O termo mediação, contudo, não é recente e já fora utilizado em vário sentidos, como sinônimo de corretagem e intermediação mercantil, exercida pelos chamados ?proxeneta?, que se tratavam de mediadores do comércio. Justiniano foi o primeiro a usar a palavra ?mediador?, designando o proxeneta que atuava nas províncias. Hodiernamente, a mediação é entendida como equivalente jurisdicional9, um meio alternativo de composição de conflitos que objetiva contribuir para a pacificação social.
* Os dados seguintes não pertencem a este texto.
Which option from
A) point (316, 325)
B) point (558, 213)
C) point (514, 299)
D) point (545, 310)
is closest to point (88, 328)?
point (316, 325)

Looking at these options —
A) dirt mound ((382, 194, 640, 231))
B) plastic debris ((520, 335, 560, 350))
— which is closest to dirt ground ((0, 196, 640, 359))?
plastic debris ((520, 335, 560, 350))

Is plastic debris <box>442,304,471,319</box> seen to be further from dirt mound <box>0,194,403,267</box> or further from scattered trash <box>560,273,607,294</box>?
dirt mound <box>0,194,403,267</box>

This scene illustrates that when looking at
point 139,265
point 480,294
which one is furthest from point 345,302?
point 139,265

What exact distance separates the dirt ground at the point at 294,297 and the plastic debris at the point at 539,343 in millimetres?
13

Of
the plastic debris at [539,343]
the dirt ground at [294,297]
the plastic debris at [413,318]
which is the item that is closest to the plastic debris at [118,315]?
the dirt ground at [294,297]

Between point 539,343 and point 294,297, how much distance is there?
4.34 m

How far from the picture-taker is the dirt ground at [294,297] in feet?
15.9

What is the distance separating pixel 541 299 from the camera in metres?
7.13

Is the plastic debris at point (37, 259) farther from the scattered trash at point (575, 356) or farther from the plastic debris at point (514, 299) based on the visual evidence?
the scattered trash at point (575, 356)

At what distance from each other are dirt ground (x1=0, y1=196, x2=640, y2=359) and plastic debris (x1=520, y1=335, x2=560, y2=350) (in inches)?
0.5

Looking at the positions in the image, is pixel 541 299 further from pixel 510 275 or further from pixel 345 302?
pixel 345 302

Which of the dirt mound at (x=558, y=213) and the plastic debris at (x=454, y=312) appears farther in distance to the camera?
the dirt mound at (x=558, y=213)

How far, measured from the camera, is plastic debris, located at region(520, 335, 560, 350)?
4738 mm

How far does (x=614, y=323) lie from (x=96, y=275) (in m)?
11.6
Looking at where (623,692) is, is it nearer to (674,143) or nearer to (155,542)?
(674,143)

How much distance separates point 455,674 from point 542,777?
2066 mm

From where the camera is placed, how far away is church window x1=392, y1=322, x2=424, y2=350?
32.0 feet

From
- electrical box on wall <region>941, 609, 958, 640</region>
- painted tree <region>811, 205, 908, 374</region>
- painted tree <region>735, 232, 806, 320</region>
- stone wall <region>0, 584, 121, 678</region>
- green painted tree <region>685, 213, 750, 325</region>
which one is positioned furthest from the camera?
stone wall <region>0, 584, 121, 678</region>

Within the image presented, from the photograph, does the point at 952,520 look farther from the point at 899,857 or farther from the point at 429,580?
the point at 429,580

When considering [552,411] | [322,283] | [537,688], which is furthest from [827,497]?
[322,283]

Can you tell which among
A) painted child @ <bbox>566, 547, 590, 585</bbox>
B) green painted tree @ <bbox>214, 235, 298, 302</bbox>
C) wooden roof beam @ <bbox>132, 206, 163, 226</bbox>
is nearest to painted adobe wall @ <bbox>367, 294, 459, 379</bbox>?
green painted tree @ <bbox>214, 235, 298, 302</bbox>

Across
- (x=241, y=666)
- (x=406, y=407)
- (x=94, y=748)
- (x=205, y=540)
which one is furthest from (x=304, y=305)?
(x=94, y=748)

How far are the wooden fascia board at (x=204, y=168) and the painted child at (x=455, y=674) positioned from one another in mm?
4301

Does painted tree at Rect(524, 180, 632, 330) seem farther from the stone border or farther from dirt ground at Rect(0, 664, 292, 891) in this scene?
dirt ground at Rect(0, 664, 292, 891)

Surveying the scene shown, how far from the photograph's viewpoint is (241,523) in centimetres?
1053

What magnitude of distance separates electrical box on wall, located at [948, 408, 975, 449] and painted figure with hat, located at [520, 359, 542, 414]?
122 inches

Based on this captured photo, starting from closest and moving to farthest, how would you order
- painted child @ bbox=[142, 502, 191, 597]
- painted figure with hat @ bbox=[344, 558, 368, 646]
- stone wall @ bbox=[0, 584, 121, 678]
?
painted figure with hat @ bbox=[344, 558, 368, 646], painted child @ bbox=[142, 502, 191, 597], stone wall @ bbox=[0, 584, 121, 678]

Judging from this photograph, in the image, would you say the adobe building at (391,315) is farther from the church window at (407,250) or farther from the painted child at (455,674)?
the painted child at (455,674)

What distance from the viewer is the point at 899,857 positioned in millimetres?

5 Os obstáculos para o reconhecimento da mediação

A mediação, apesar de ser um processo que intenciona auxiliar o Judiciário, solucionando alguns litígios de forma mais célere, eficaz e menos formal, contribuindo para a pacificação, encontra sérios obstáculos para a sua ampliação e efetiva atuação.
O problema do pouco conhecimento popular a respeito da mediação se dá pela própria cultura da sociedade brasileira, que se revela demandista e sentencista. A crença de que o judiciário teria resposta para todos os problemas, faz com que a demanda para solucionar litígios aumente consideravelmente, fazendo que simples conflitos de vizinhança, por exemplo, congestione o judiciário junto a outros problemas de maior complexidade.
O que se observa é que, ainda, perdura no meio acadêmico e na mentalidade popular o rigor processualista, que eleva o rito à forma e ao Judiciário, aumenta o número de autos e recursos, alimenta egos e uma advocacia litigiosa, que explora o conflito e a tensão, ao invés de buscar a sua transformação10. Esta cultura adversarial contribui para a propagação do conflito e da violência, ratificando a errônea noção de que a justiça sempre prevê um vencedor e um perdedor.11
Parte e advogado, ao ingressarem com a ação, não buscam uma solução conciliada do caso, mas sim uma sentença. E a sentença, apesar de ser uma solução para o caso, não leva à pacificação das partes, motivo pelo qual gera a execução e os recursos.E isso, não fica apenas entre as partes e os advogados, mas também integra a mentalidade de muitos juízes, pois desde os bancos acadêmicos fomos contaminados pela cultura da sentença.12

Faz-se necessário implementar uma cultura de paz, que estimule a cidadania em cada indivíduo, fortaleça a idéia de participação social e incentive a tolerância entre as pessoas, no sentido de buscar por seus próprios meios a solução para seus conflitos. Não se está afirmando, contudo, que a mediação deve substituir o processo judicial, ou que a mesma serve apenas para descongestionar o judiciário. Ambos portam suas vantagens e desvantagens, sendo em determinados casos um insubstituível pelo outro. Ao contrário, aponta-se que a mediação não se resume a simples complementaridade do Judiciário, mas consiste, além disto, em expressão da democracia e da existência de outros meios de regulação que não a estatal.
Para uma implementação efetiva dos meios alternativos de composição de conflito é necessário promover uma mudança de mentalidade da sociedade e dos agentes operantes do Direito, ainda relutantes a meios como a mediação, apoiando-se em afirmações como a não-publicidade, o controle significativo das partes acerca da solução do conflito, sua não formalidade, a falta de autoridade do mediador em impor resultados sobre as partes, a não exigência das devidas salvaguardas processuais, não gera obrigações ou não impede a influência de uma parte, mais poderosa, sobre a outra e, claro, a falta de normatização deste processo no Brasil.13
Contudo, não se pode exigir destes meios os mesmos requisitos e formalidades observados no procedimento jurisdicional, pois, assim sendo, não se estaria falando em meios alternativos de composição de conflitos.
A mediação, com qualquer outro procedimento, possui suas desvantagens, mas não perde sua legitimidade por este motivo. Talvez por suas peculiaridades se torne mais eficiente em determinados casos que o próprio processo com julgamento por tribunal, pois proporciona privacidade, um mediador legitimado e que inspira confiança a ambas as partes, a flexibilidade, soluções criativas e satisfatórias, além dos baixos custos, o que permite o acesso dos mais necessitados a soluções para os seus conflitos.14

6 O advogado: contra ou a favor da mediação?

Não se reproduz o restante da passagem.